I foresee great contests at my funeral games.
Alexander the Great

Funeral Games is the final book in Mary Renault's Alexander trilogy. While Alexander himself appears only briefly at the beginning of the story, his presence hangs over it and his death acts as the catalyst for the events of the novel.

The king is dead. Having conquered Persia and beyond, Alexander falls ill and dies while in Babylon, the capital of his new empire. Having left no heir and no instructions for a regent, his deaths sparks a succession crisis which swiftly engulfs the Macedonian Empire. With everyone staking their claim for the throne or the regency, Greece and Persia are torn asunder by in-fighting and political scheming. When the dust settles, many are dead, and the empire is irreversibly fractured into several warring factions. It took Alexander seven years to carve out his empire; it would collapse in as many years.

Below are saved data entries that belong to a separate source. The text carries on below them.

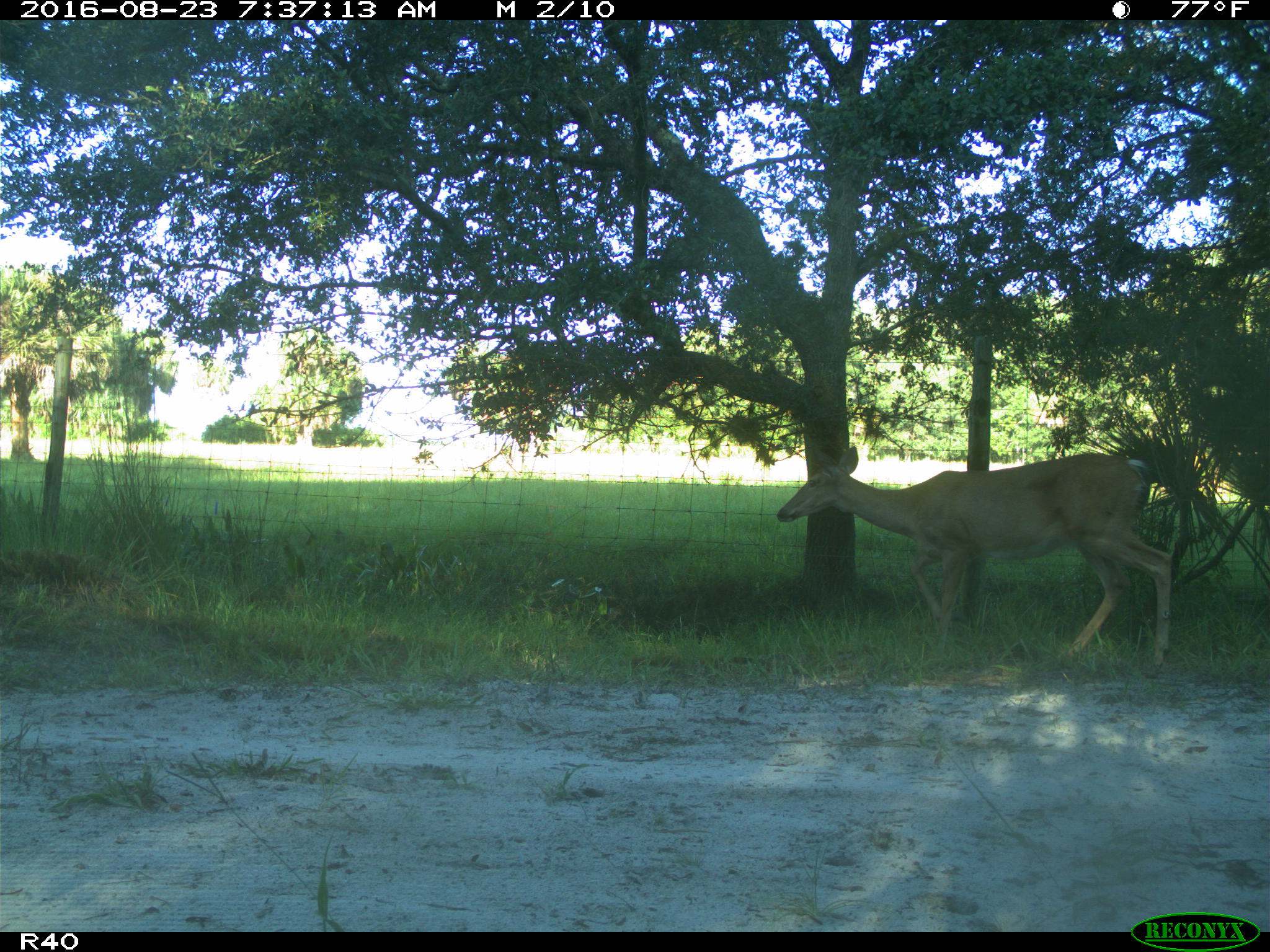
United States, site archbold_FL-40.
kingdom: Animalia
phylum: Chordata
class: Mammalia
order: Artiodactyla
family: Cervidae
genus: Odocoileus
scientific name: Odocoileus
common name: deer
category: unidentified deer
Unidentified deer (deer) (Odocoileus).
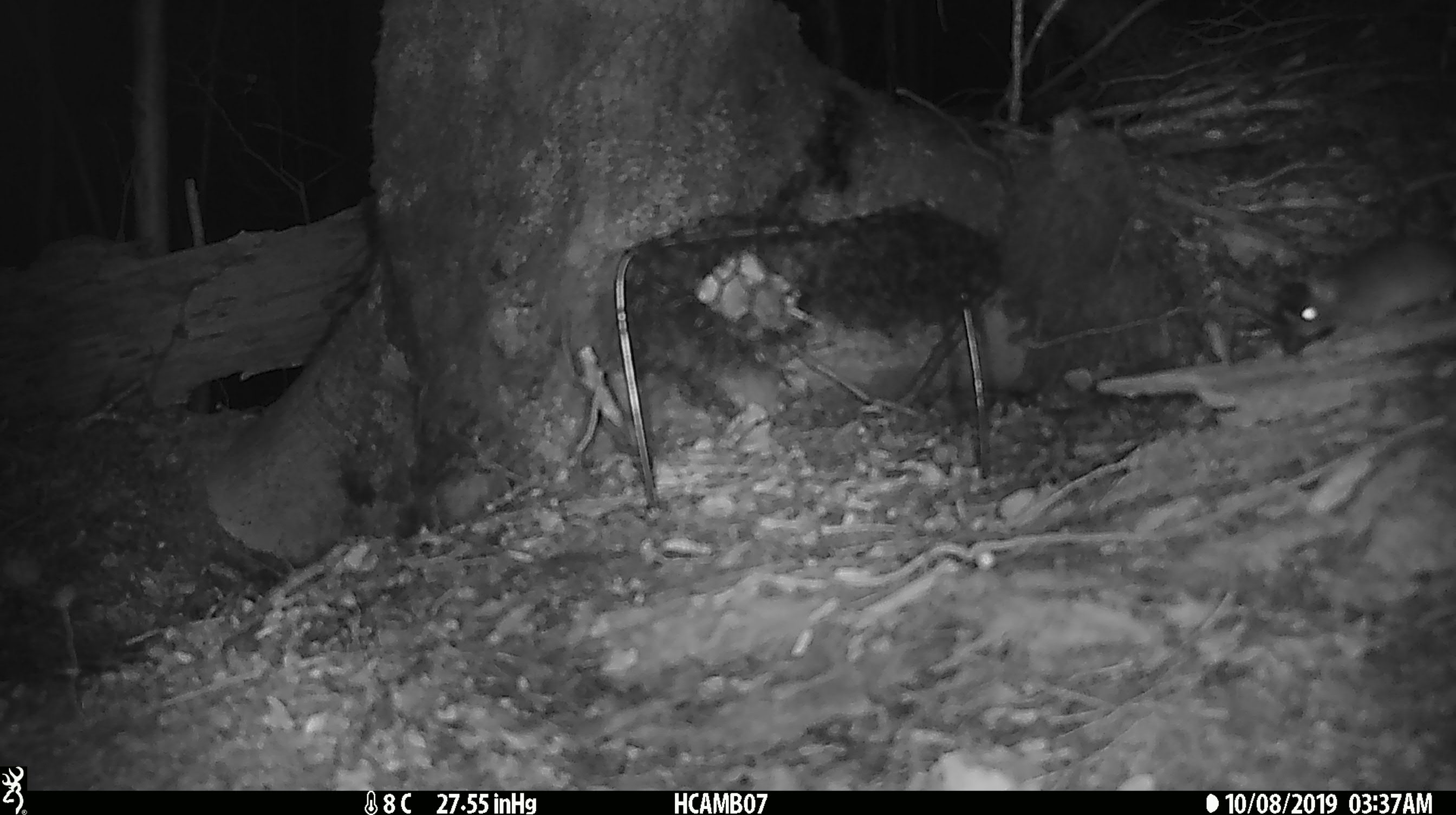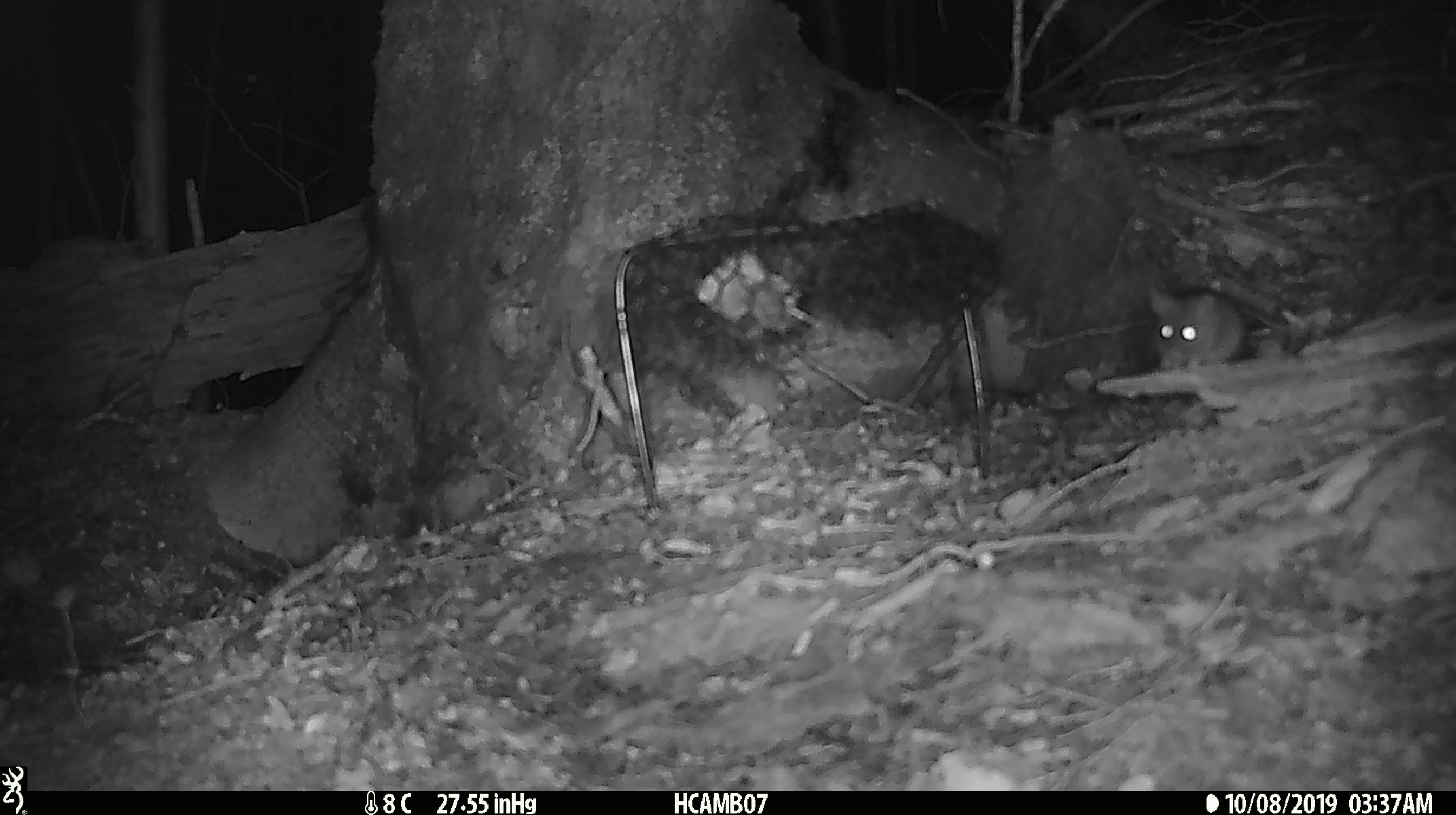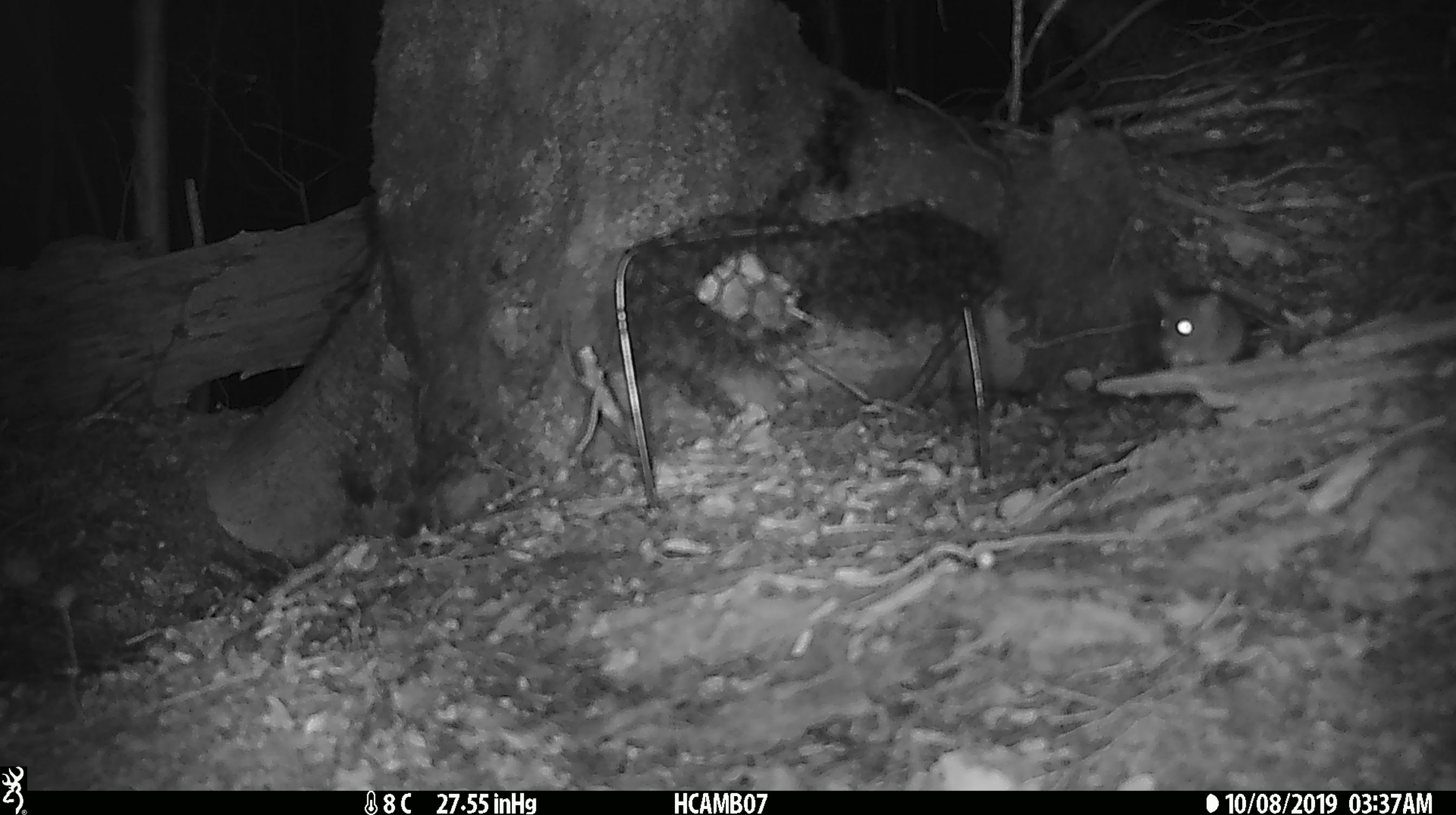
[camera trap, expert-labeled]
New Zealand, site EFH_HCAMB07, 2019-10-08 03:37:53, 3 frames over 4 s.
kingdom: Animalia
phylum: Chordata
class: Mammalia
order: Rodentia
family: Muridae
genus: Mus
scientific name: Mus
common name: mouse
Mouse (Mus).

Tropes used in Funeral Games include:

Warning: Spoilers Ahead...

  • Big Bad: Although he doesn't emerge until the third act, Kassandros is the closest thing to a villain in the novel.
  • Chronic Backstabbing Disorder: Everyone.
  • Defector From Decadence: Ptolemy chooses to eschew from making a bid for supreme power, allowing him to keep his hands clean while the rest of Alexander's generals start kicking dogs.
  • The Empire: Macedon has become this by the time of Alexander's death, although it eventually Balkanises by the end of the story.
  • God Save Us From the Queen: Having seized control of Macedon, Olympias precedes to wipe out the Antipatrids, causing her popularity to swiftly decline.
  • Karmic Death: Roxanne and her son, Alexander IV, are poisoned in an identical way to how Roxanne murdered Stateira.
  • Kick the Dog: Anyone significantly involved in the succession crisis has at least one moment like this.
  • Kill'Em All: Suffice to say, by the end of the story, almost all of the main characters are dead, and only a few by natural causes.
  • Murder the Hypotenuse: Shortly after Alexander's death, Roxanne has Stateira - his other wife - poisoned, along with her sister.
  • Shaming the Mob: Olympias pulls this off when she shames the soldiers sent by Kassandros to execute her by confronting them in her regal dress. Unfortunately, this doesn't work as well when she is later confronted by a mob of the families of her victims...
  • Succession Crisis: The central issue of the entire story is finding a successor to Alexander, who has left no designated heir. Had he done so, much bloodshed and conflict could have been avoided.
  • We Could Have Avoided All This: Several characters lament that, if Alexander had simply conceived a child before he left for Asia, the child would be grown-up by the time he died and the succession would have passed on smoothly, preserving the Macedonian Empire and preventing all the political feuding.